Arbitrators Award Multimillion Judgment to Kansas City Widow

posted on:
October 30, 2007

author:
Staff

Arbitrators have awarded $6 million to the widow of a prominent Kansas City doctor who was killed while trying to help at an accident scene.

A panel of three retired judges ruled that the Missouri Highways and Transportation Commission was 100 percent responsible for the death of Garth Harrison, who was struck and killed by a motorist as he walked along eastbound U.S. 50 in Johnson County, Mo.

The panel decided that the commission "failed to properly construct, maintain and apply appropriate signage" to the highway near the accident.

The judges based their decision on the fact that the stretch of highway had not been resurfaced in more than a decade, was poorly designed and had seen more than a dozen wrecks in less than four years.

Harrison, 51, was doctor of pulmonary medicine at Research Medical Center for more than 20 years. News of his death shook staff and patients at the hospital.

According to the arbitration award, Harrison was driving east on U.S. 50 near Northwest 751st Road on July 16, 2004, when another vehicle lost control on wet pavement, ran off the road and overturned several times. As Harrison walked toward the wrecked vehicle, an eastbound car lost control and struck him.

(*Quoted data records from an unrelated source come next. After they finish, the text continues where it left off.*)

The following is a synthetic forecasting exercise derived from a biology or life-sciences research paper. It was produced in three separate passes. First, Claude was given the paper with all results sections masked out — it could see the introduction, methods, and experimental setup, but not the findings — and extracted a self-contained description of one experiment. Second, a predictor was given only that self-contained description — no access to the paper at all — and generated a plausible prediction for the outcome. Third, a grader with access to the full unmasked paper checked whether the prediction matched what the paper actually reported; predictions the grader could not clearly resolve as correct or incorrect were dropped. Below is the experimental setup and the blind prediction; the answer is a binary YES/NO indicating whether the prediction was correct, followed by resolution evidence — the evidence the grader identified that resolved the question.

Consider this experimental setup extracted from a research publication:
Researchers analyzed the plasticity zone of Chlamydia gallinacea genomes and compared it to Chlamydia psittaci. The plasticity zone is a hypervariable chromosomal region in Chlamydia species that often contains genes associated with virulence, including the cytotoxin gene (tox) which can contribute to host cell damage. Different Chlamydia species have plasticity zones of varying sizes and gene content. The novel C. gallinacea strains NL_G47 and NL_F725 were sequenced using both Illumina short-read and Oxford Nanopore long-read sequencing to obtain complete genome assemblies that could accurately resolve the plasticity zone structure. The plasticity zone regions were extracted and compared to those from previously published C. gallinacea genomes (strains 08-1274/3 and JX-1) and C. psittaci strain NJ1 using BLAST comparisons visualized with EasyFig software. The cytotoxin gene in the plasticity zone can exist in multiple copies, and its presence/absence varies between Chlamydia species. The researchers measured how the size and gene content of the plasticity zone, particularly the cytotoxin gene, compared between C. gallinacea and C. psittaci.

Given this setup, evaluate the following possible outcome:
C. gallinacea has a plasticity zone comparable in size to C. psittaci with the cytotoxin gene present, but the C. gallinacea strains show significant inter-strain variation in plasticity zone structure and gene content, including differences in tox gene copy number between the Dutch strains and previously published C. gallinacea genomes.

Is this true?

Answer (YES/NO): NO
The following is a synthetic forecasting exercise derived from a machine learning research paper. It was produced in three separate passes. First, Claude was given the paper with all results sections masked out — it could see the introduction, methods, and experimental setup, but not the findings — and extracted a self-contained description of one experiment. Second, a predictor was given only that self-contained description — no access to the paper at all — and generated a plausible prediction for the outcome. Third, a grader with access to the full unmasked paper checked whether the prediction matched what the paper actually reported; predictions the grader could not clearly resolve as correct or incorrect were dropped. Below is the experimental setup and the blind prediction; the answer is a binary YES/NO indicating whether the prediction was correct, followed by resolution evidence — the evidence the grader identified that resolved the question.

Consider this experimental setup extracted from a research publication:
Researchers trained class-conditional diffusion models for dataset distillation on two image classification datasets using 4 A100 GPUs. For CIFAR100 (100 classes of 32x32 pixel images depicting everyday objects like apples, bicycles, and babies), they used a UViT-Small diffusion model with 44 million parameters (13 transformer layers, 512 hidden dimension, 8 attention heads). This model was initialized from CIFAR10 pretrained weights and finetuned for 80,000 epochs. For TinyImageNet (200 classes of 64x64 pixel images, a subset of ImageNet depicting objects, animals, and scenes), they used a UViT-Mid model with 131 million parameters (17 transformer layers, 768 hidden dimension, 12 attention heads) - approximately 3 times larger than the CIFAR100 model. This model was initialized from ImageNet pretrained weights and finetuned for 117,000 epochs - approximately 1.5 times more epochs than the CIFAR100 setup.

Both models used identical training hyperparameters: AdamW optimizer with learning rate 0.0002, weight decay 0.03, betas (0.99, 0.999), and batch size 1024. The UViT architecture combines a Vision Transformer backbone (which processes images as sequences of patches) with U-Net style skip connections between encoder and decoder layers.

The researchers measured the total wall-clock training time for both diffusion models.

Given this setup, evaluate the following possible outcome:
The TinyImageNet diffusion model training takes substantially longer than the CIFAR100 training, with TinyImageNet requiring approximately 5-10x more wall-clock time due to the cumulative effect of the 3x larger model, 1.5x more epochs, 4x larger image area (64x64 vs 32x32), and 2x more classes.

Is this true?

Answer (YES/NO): NO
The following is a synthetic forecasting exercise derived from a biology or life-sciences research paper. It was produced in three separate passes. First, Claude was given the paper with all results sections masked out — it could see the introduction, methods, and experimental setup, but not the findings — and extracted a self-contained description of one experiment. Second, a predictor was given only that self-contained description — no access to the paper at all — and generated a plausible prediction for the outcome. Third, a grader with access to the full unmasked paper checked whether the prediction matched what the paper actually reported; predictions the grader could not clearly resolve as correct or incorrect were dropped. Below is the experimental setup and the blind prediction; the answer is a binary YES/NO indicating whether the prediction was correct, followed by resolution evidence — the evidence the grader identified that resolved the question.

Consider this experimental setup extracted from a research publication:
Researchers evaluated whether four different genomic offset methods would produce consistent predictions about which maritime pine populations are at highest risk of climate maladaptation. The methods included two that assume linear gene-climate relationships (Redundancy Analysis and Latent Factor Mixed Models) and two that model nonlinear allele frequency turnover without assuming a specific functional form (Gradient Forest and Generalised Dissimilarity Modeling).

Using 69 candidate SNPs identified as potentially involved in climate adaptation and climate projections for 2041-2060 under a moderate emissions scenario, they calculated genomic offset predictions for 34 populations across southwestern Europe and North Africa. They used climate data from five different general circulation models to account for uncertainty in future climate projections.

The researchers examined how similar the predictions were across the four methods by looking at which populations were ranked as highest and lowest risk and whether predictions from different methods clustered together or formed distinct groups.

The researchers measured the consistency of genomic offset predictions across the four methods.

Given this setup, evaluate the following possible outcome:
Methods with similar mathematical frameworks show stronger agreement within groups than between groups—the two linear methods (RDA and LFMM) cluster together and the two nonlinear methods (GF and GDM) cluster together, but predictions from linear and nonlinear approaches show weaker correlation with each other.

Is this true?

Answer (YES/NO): NO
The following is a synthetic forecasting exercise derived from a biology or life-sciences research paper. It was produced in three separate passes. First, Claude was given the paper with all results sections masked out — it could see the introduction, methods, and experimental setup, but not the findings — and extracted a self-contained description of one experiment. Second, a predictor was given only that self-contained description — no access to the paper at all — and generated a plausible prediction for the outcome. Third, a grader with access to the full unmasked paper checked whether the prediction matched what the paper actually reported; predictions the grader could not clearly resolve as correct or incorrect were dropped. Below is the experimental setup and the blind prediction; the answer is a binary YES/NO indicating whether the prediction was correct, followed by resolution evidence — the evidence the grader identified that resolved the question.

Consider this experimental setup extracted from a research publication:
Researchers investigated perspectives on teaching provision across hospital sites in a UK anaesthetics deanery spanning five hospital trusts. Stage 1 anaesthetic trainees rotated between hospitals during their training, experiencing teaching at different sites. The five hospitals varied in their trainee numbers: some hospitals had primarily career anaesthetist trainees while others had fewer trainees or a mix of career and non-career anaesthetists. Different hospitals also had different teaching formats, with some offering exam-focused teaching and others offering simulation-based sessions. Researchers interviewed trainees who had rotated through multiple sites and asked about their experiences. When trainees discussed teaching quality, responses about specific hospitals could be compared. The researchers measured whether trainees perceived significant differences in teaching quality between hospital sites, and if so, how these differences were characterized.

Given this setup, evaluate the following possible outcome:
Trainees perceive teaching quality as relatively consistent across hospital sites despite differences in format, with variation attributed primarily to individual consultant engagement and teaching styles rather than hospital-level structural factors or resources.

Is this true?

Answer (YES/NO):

Harrison's widow, Collette Harrison, filed a personal-injury lawsuit in 2005 against the highways commission and the driver of the car that struck him. The driver's insurance company settled with Harrison and was released from the litigation. The plaintiff and the commission agreed to binding arbitration, which is allowed under state law. Officials from the commission could not be reached for comment.